Since last September and February, there were more than 79,000 cases of measles in Madagascar, 926 of which were fatal (AFP Photo/Mamyrael)
Antsiranana (Madagascar) (AFP) – Frangeline is aged two but weighs no more than a four-month-old — the terrible result of her battle with measles, which is cutting a deadly swathe through Madagascar.
Widespread malnutrition and low rates of immunisation on the Indian Ocean island have ramped up the killing power of the highly infectious virus.
In the last six months, nearly 1,000 children have been killed by a resurgent disease that vaccination once appeared to have tamed.
Now on a drip, the scrawny infant was only saved because her mother Soa Robertine, 32, made the 25-kilometre (15-mile) trek from her home to the Anivorano-nord health centre, in the island’s far north.
Without her timely action, respiratory or neurological complications arising from the virus would have proved fatal, doctors said.

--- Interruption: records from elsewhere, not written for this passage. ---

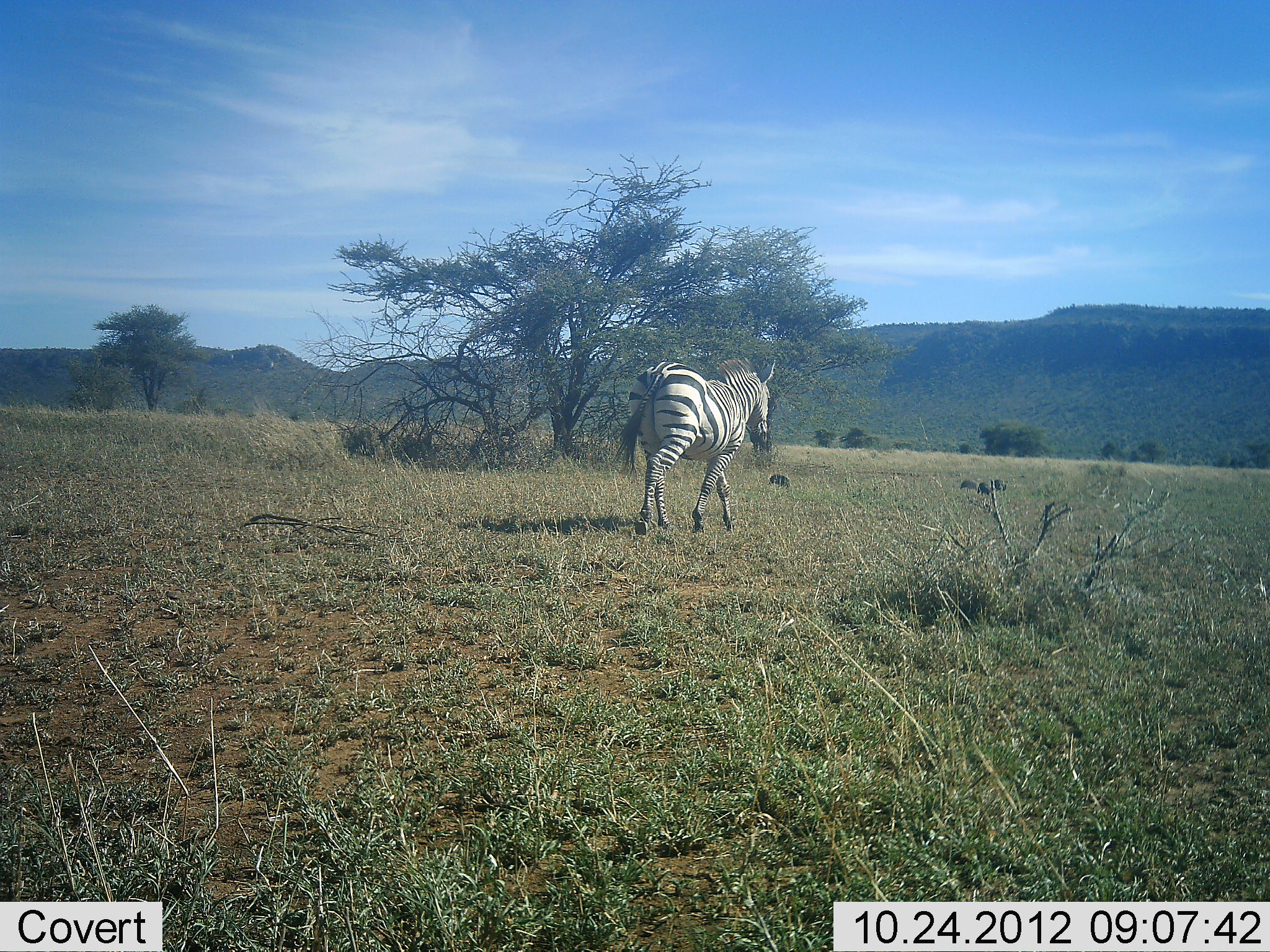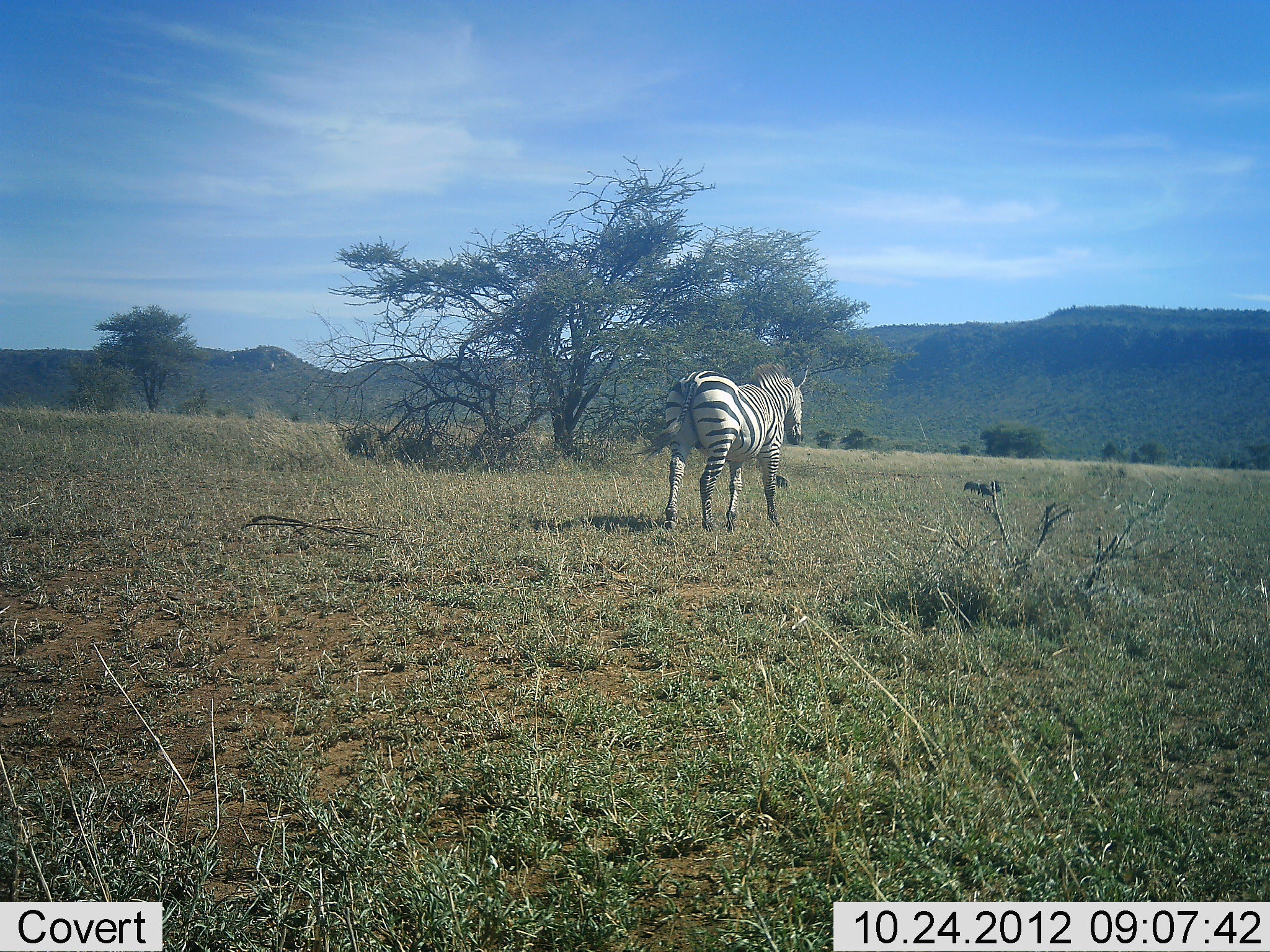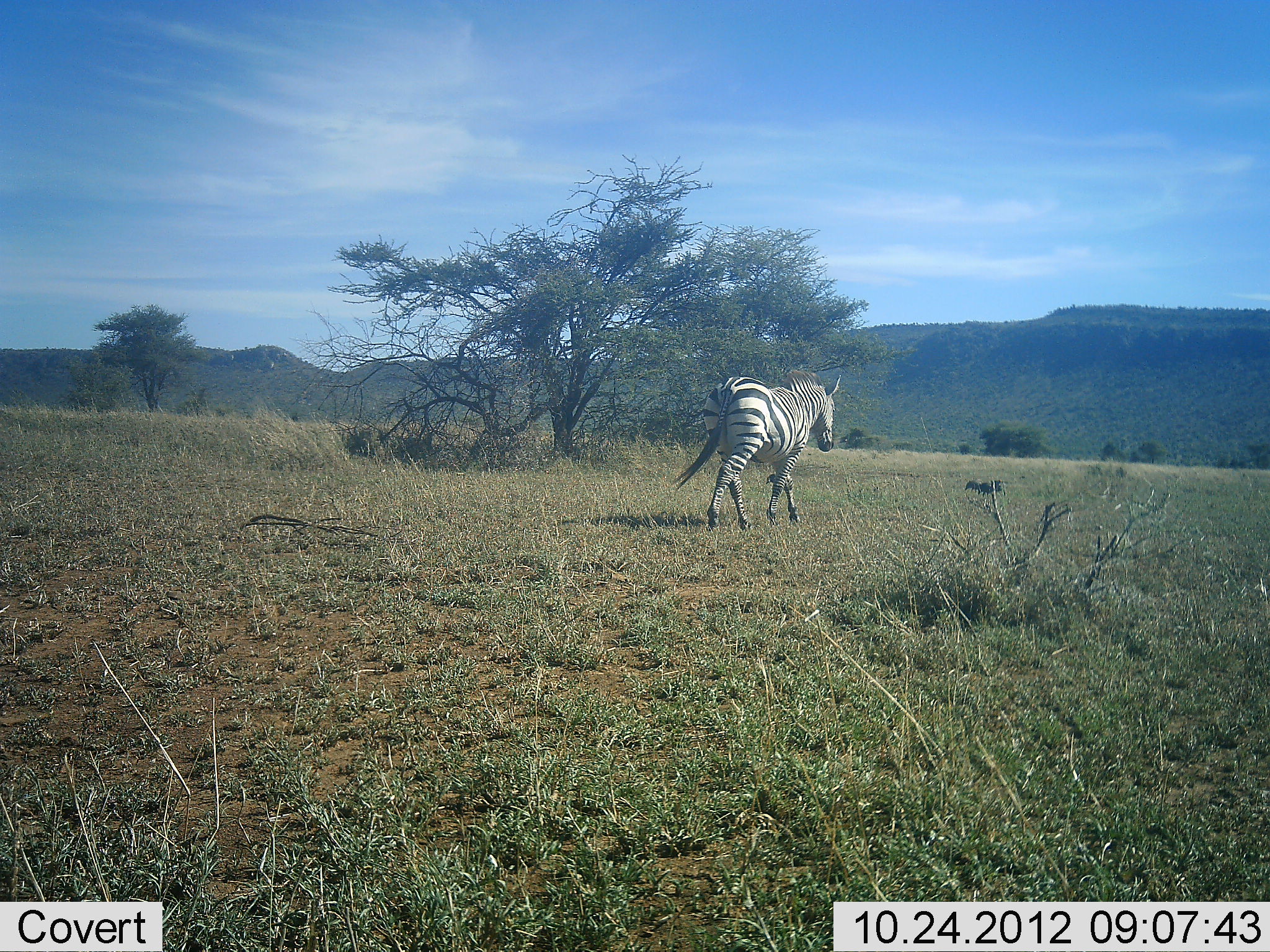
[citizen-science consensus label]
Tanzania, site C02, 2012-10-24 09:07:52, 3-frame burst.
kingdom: Animalia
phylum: Chordata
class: Mammalia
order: Perissodactyla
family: Equidae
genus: Equus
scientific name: Equus quagga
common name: plains zebra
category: zebra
Zebra (plains zebra) (Equus quagga), count 1. Behavior (volunteer vote fractions): standing 12%, resting 0%, moving 88%, interacting 0%. Young present (vote fraction): 0%. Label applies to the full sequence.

“Frangeline is suffering severe malnutrition and she wasn’t vaccinated” against measles,” said the clinic’s head of medicine, Hollande Robisoa.
“She contracted a complicated form of measles and she would have died if she hadn’t been brought here.”
Many other children have not been so lucky.
Between last September and February, there were more than 79,000 cases of measles in Madagascar, 926 of which were fatal, according to the World Health Organization (WHO).